# Haunted House Flicker Strobe DIY



## Jacksonville Haunter (Apr 21, 2011)

*:jol:BradsBooBarn shows you how to make Haunted house flicker and strobe. We will use a strobe bulb florecent starter a winker plug and a blinker disk button and see what works beat.*
*



*
*This is Brads Boo Barn's video not mine. Lots of helpfull info.*


----------



## CoolDJTV (Jun 28, 2011)

I wonder in a combo of the winker and flasher wood work good?


----------



## CenCalHaunt (May 12, 2012)

I use FS2's all the time, they work great for me. If I'm not mistaken they only work well with lower wattage bulbs. The higher the bulb wattage the less flicker effect you get.


----------



## Tanniynim (Nov 20, 2011)

I am going to have to play with these soon! Any price notes on the winker and flasher?


----------



## Lord Homicide (May 11, 2012)

the guy states you can get the flasher button at hardware stores... in this country? what store can i walk into and buy this stuff?


----------



## Jacksonville Haunter (Apr 21, 2011)

*I did see these at Amazon.*


----------



## Dave Leppo (May 16, 2012)

I picked up both at my local Ace hardware in PA two weeks ago - had to really search out the flasher button - ~$2.00 for starter, ~$4.00 for flasher iirc


----------



## provprops (Jun 18, 2014)

The florescent starter is a great effect, but only up to 75 watts. Any more than that, the light won't flicker. I still want to test a few things (like 2 starters in the line) to see if you can get a higher wattage pull that way. I love the effect, but I would like it to be a brighter flicker.


----------



## smootah (Mar 23, 2014)

The winkers are a little more hard to find these days. I didn't have any luck at my Local Ace Hardware nor the Home Depot. They even looked up their online store with no luck. You can find some ever now and then on ebay or amazon. I feel like the fluorescent starters are the most affordable and give a great effect.


----------



## Fright Boy (Oct 1, 2014)

CoolDJTV said:


> I wonder in a combo of the winker and flasher wood work good?

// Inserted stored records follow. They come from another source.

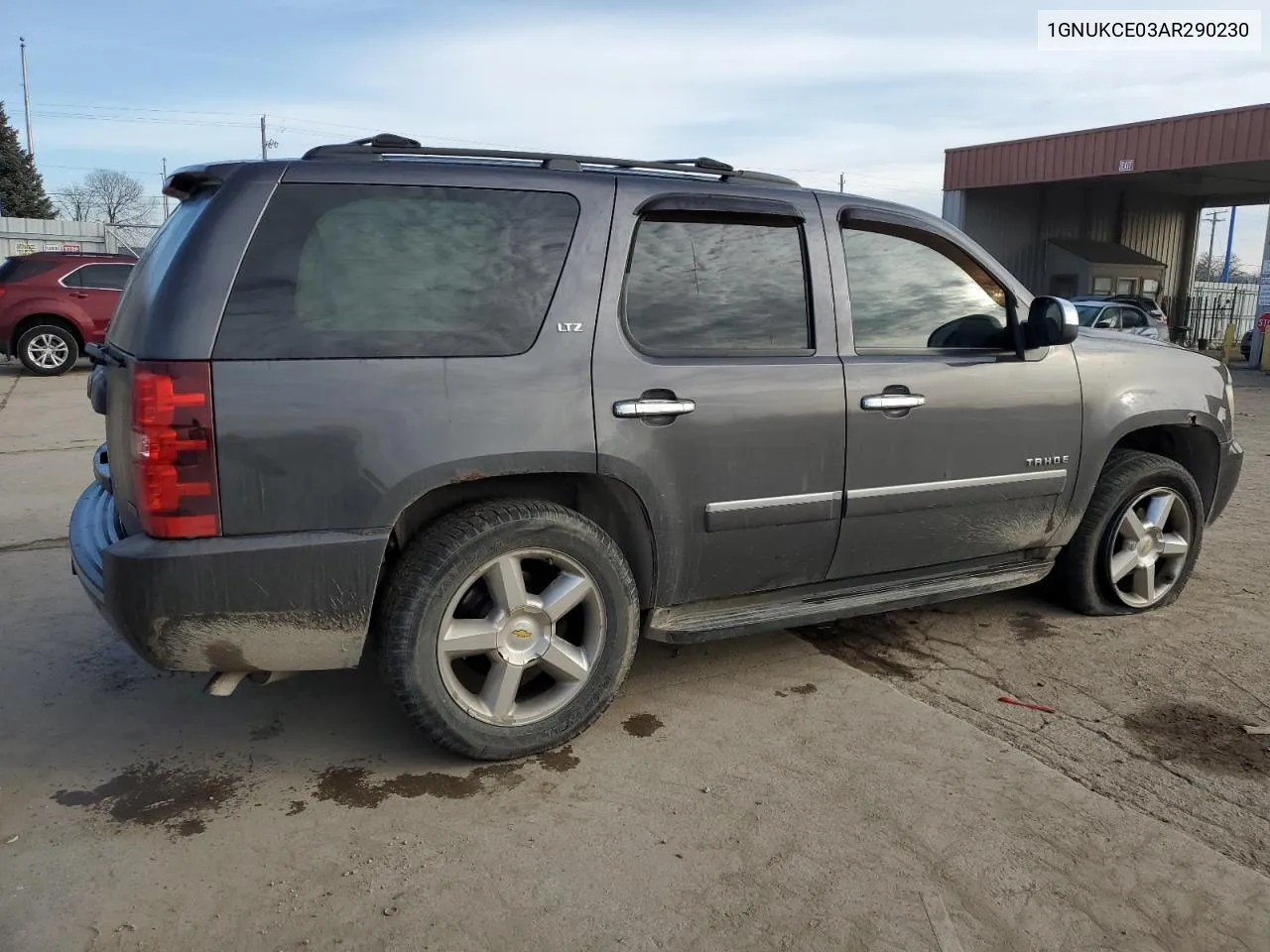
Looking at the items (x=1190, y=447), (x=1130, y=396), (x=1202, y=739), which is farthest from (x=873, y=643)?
(x=1190, y=447)

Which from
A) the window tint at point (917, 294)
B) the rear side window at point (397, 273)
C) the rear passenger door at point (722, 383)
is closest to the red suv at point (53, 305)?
the rear side window at point (397, 273)

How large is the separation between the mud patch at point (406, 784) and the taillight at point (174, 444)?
895 mm

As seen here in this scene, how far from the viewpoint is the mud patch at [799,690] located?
3.67 meters

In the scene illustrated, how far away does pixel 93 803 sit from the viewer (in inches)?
114

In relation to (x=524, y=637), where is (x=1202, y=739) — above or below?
below

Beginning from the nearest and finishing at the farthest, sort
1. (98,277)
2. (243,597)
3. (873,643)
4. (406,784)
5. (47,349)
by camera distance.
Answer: (243,597), (406,784), (873,643), (47,349), (98,277)

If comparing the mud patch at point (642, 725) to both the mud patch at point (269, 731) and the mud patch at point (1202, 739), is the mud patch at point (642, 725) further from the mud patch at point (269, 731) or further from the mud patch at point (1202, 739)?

*I was curious of that exact same thing. 
I tried the FS2 with a 6ow bulb and it either came on of not at all. To avoid the exposed wiring, I had planned on putting it in a junction box with a solid facing. Since it didn't work, I just wasted my money.

Also, has anyone tried this with the new CFL bulbs now that the incandescent bulbs will no longer be made?*


----------



## bjpc2716 (Apr 20, 2014)

good one I remmenber when I was 8 my dad show thet to me


----------



## sanityassassin (Mar 15, 2008)

Fright Boy said:


> *
> Also, has anyone tried this with the new CFL bulbs now that the incandescent bulbs will no longer be made?*


The fluorescent starter will not work for CFL bulbs, just incandescent and possibly LED bulbs


----------